Stored dataset items:
────────────────────
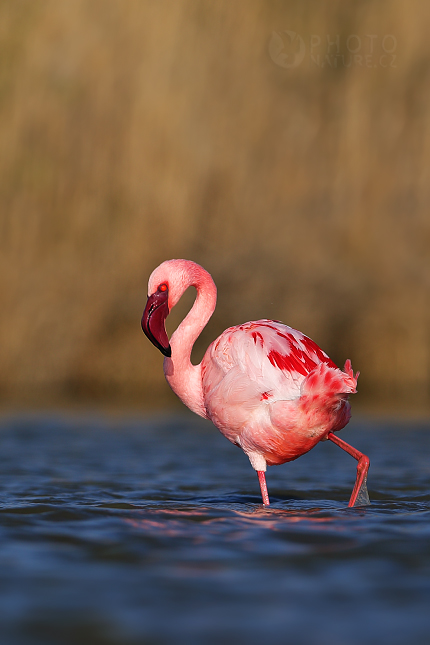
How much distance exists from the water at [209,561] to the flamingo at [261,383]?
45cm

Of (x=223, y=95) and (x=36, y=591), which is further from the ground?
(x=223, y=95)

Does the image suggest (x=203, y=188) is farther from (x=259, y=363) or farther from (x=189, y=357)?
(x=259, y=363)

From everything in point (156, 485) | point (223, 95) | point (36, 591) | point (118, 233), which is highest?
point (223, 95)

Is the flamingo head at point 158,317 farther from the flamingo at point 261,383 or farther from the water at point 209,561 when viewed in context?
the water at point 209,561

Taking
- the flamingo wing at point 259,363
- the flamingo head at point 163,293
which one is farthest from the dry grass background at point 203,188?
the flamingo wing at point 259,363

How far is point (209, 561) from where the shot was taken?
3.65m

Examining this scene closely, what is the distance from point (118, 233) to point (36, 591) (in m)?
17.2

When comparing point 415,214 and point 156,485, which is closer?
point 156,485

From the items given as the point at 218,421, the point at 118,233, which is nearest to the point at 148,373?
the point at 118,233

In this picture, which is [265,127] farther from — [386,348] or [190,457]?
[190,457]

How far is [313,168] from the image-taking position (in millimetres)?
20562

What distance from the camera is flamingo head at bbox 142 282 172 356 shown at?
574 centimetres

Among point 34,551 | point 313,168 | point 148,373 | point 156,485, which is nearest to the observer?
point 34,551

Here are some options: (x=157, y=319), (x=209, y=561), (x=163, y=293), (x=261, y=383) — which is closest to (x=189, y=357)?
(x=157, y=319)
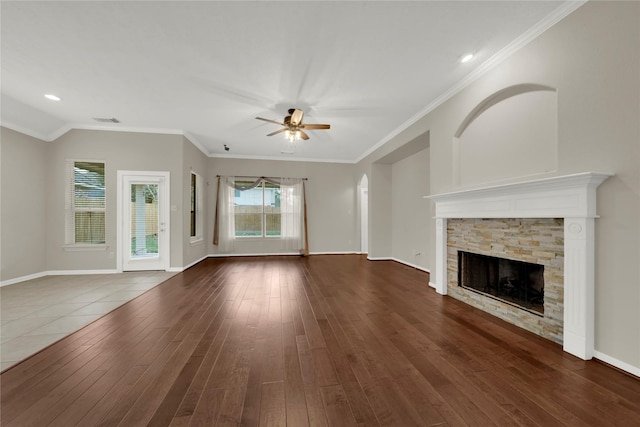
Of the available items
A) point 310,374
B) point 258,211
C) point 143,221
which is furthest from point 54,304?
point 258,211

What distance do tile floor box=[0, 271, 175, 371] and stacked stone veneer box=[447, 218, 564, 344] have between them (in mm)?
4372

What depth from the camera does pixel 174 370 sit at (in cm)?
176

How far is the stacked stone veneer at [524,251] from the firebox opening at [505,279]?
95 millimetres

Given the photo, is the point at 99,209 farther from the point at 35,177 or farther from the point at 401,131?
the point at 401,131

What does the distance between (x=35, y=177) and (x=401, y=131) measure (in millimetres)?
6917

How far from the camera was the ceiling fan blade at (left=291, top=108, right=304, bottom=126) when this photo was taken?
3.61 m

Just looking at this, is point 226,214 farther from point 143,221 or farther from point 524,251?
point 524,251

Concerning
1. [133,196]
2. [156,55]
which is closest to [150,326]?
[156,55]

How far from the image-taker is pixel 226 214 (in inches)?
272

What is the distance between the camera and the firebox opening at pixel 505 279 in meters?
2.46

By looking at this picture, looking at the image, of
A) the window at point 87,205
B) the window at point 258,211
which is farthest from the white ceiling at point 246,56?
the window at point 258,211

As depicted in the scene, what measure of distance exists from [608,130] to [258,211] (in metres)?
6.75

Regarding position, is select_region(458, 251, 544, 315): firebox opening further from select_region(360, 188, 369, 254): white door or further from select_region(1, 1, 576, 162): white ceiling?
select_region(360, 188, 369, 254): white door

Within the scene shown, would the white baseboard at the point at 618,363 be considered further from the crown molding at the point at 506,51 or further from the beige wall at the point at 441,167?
────────────────────
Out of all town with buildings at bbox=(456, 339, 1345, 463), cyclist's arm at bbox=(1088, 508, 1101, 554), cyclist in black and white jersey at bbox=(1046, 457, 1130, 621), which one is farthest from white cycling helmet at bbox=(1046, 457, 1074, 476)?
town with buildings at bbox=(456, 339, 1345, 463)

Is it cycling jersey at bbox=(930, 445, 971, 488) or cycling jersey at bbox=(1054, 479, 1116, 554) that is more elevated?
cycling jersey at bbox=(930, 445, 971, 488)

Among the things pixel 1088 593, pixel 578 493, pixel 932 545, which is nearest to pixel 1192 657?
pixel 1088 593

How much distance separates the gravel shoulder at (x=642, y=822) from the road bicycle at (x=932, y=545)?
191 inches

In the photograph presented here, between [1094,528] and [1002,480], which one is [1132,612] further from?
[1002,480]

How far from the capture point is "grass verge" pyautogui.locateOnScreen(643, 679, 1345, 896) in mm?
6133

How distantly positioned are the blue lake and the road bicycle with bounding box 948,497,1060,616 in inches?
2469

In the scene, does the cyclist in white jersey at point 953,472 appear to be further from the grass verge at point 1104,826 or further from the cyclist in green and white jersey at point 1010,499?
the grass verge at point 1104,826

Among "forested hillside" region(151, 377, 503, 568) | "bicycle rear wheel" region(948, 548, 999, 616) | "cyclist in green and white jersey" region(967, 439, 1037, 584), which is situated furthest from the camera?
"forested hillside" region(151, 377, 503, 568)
────────────────────
Render the listing lines from the line with "How far from the image-taker" through the line with "Within the scene" as a Markdown table with the columns Row and Line, numbering each row and leaving out blank lines.

Answer to the task:
| Row | Line |
|---|---|
| 1 | How far from the image-taker is pixel 226 214 (in inches)? |
| 2 | 272 |
| 3 | What is the distance between the camera and the firebox opening at pixel 505 279 in meters? |
| 4 | 2.46 |
| 5 | By looking at this picture, looking at the image, of |
| 6 | A) the window at point 87,205 |
| 7 | B) the window at point 258,211 |
| 8 | which is farthest from the white ceiling at point 246,56? |
| 9 | the window at point 258,211 |
| 10 | As depicted in the scene, what measure of distance exists from [608,130] to [258,211] (in metres)? |
| 11 | 6.75 |
| 12 | Regarding position, is select_region(458, 251, 544, 315): firebox opening further from select_region(360, 188, 369, 254): white door or further from select_region(1, 1, 576, 162): white ceiling? |
| 13 | select_region(360, 188, 369, 254): white door |
| 14 | Within the scene shown, would the white baseboard at the point at 618,363 be considered further from the crown molding at the point at 506,51 or further from the beige wall at the point at 441,167? |